Many of them were women like Yuka Kitadai, 22, who often do not view their careers as lifetime endeavors. Kitadai, who graduated from Keio University, chose the plan that pays her the retirement allowance portion of her total benefits package but allows her to participate in programs for housing loans and other company-sponsored investment options.
“I want to be able to use it now,” she said. “I thought I could invest it myself or use it to travel and learn some other languages on my own.” While she’s aware that as a novice to investing, she may lose the money, Kitadai said she was prepared to take that chance. She does not expect to be laid off, but she wants to be ready just in case.
“One of the reasons I want to start learning another language is because I think I’m going to have to protect myself with my own skills,” Kitadai said. “That way even if I got laid off by Matsushita, I could use my skills to find another job.”
Kitadai was among the 31 percent of new employees who opted for “Plan B,” which pays out retirement allowances along with the semiannual bonus but allows participants to invest in various company savings plans at attractive rates, take part in the company’s stock purchase plan and qualify for special loans for their children’s education and scholarships. Under that plan, a new employee who makes less than $1,478 a month would receive $597 a year in retirement pay.

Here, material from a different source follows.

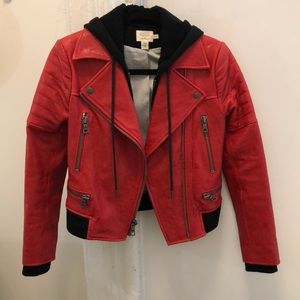 Alice + Olivia leather jacket with hood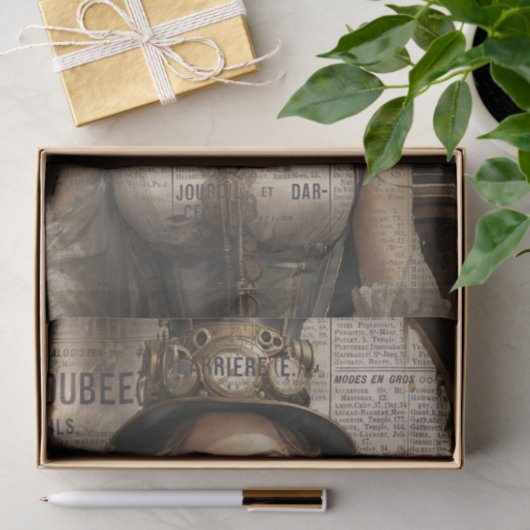 Steampunk Lady, Victoriaans vrouw Ephemera Tissuepapier (Geschenk)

“Plan A,” the more radical of the company’s three retirement plans, was selected by 8 percent of new employees, who had to have a specialty like law or engineering to qualify; such people would presumably have more job options in the future. They chose to forgo participation in company savings, housing and stock programs in exchange for additional compensation: a new employee earning less than $1,478 a month gets $1,418 a year in advance retirement payments.

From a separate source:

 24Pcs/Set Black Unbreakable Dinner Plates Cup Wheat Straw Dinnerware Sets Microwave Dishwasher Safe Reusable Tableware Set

Like Kitadai, Shinichi Yamane, a graduate of Ohio State University, opted for Plan B. He liked it because it offered him the chance for some extra cash but also protected a bit of his future by allowing him to participate in various company benefits.
Yamane, a 28-year-old electrical engineer, will join the semiconductor development division when his initial training is finished. He said he planned to use the additional money that will come with his first bonus on a new stereo, clothes, perhaps even a car.
Like Yamane, Takamatsu agreed that his choice, Plan A, raised the stakes for him considerably, but he was sanguine. “There are no guarantees anymore here,” he said. “I have to take responsibility for my own future.”